This article presents in story form our vision for Arxterra. In the story I portray a future day in the life of a telerobotic rover.
Me and My Rover
It is early Saturday morning as I drag myself out of bed, brew a cup of coffee, and sit down at the breakfast table with my trusty laptop – today is the big day. I log into my account and turn on my bot named Sasha located in one of the Hangers at Surveyor Park. Surveyor Park is named after the first US unmanned moon lander. I would have been fine with Luna Park after the first moon lander, but Russian names often do not translate well to English. To partially correct this injustice I gave my rover a proper Russian name.
Sasha’s control panel starts coming alive as LEDs blink from gray to green, meters start to glow, and needles move to center positions. Sasha greets me with a good morning and begins her startup sequence. I immediately request clearance to leave my docking slip, as Sasha begins her diagnostic report; all subsystems are operating within acceptable parameters, routine maintenance is not required for another week, and the Lithium Polymer battery is fully charged.

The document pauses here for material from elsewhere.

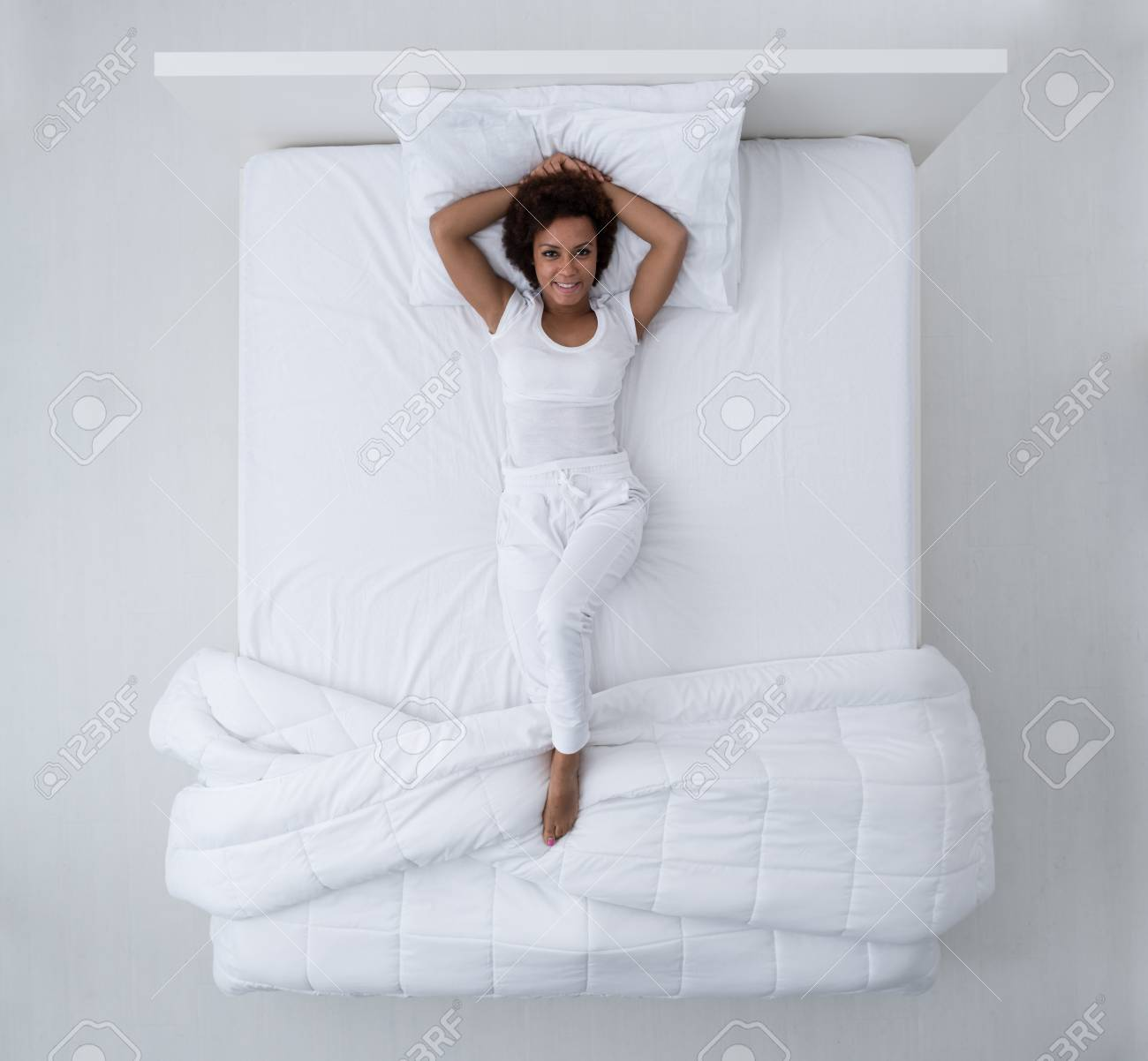 Beautiful african american woman lying in bed and smiling at camera, top view - 88260806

Clearance to leave my slip is taking longer than normal, probably because everyone is here, like me for the big event. As I wait I look over at the bot next to mine. I observe that Natasha has just awakened. So I am a little ahead of Mike on this day. Mike and I have one of the premier locations in the FedEx Hanger at Surveyor Park – the first bot park ever constructed. A privilege earned by us both as one of the first to purchase our slips. Both Mike and I belong to the San Diego Makers Society, the largest in the US, and have been friends for years. Before we joined the Makers Society, we both built 3D printers and robots independently. But what can you print when you have a 3D printer and what can you do with a robot once it is built. The Makers Society and Arxterra Parks gave us a solution to both these dilemmas. It also gave us, as well as other Makers, an opportunity to work together towards a common goal.

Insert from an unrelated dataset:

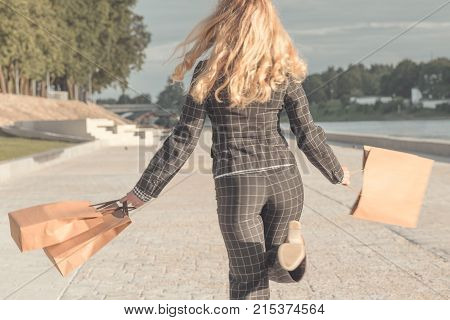 back view of a woman jumping with shopping bags. Girl in a the pantsuit runs away with paper bags in their hands.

As I finish my breakfast, Sasha is finally cleared for launch, the guide gate opens and I move Sasha out of the slip and into the hanger’s primary traffic lane. As I head out of the hanger, Sasha fills me in on the day’s events. Later this afternoon the Surveyor and New York Yacht Club are hosting the Oracle Regatta at Surveyor Lake. The time difference affords those in New York a nice alternative to nightly television. Not being a sailor, and as a member of the park’s Robotics Makers Society I am more interested in how our automated bots are progressing on construction of a bridge over Grizzly Creek. Sponsored by AT&T wireless, like most projects, this one has not gone according to plan, with a few bots lost to the creek. Once completed, the AT&T Grizzly Creek Bridge will provide us with quick access to a beautiful grove of dandelion flowers, a journey that now takes over a day to complete.
As we clear the hanger, Sasha continues her monologue. The Lowe’s Surveyor Nature Club, as usual is hosting a number of guided nature hikes.
I have been on a number of these hikes and have always been impressed by the quality of the invited speakers. Not surprising when you consider that in exchange for the guided tour the naturalist gets to control one of the member’s bot for a day. With the limited number of bots available, access to even the oldest bots, like Sasha, is an offer few can turn down. Even though the senior members of the park, like me, tend to travel on unguided tours, these events still attract thousands of web visitors to the park.
With the FedEx hanger behind us, I start to enter waypoints into the overhead map of the park for my journey to the event site. On Sasha’s last visit home, I upgraded her GPS receiver and added a MEMS Gyro. Both were required in order to use the newest open-source navigation software developed by the Microsoft Surveyor Programming Team. Pressing the go button, Sasha makes a quick right hand turn off the main path linking the hangers and heads for the first waypoint – I am getting lazy in my old age. To the left of me, on a grassy field, are two groups of bots arrayed against each other. The pattern looks random but is not. The bot nearest me is Katrina. Looking around me and seeing no deer or any other animals or bots on an intersecting course, I click on Katrina.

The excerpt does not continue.